→ WHAT TO PRODUCE:
From the commentary on Colombian economic activity, list every factor it names as aiding the expected improvement in activity this year.

→ DOCUMENT TEXT:
┄┄┄┄┄┄
At the margin, activity lost momentum, expanding a mild 1.0% qoq/saar, below the 3.1% recorded in 4Q18.

Talk of the Day

Colombia

The coincident activity indicator (ISE) for the month of February came in below expectations. The original series grew 2.7% yoy, below the market consensus (2.8%) and our 2.9% expectation, but accelerated from 2.5% in January (revised up from 2.2%). In the quarter ended in February, ISE moderated to 2.1% yoy from 2.8% recorded in 4Q18 (2.7% in 3Q18). Meanwhile, the rolling 12-month growth was 2.8%, similar to the 2.7% recorded in 2018. Once adjusted for calendar and seasonal factors, activity showed a null monthly variation (-0.2% one year ago), but expanded 2.8% yoy (2.5% in January). At the margin, activity lost momentum, expanding a mild 1.0% qoq/saar, below the 3.1% recorded in 4Q18. Overall, we expect activity to improve this year, with growth of 3.3%, aided by the still-expansionary monetary policy, low inflation and the recovery in private sentiment. Nevertheless, a sluggish global economy is a key downside risks to our forecast.
┄┄┄┄┄┄
→ EXTRACTED MATERIAL:

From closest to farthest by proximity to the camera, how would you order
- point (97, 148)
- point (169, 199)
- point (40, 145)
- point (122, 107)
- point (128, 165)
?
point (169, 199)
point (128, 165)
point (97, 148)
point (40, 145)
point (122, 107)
┄┄┄┄┄┄
→ SOLUTION:
- The still-expansionary monetary policy
- Low inflation
- The recovery in private sentiment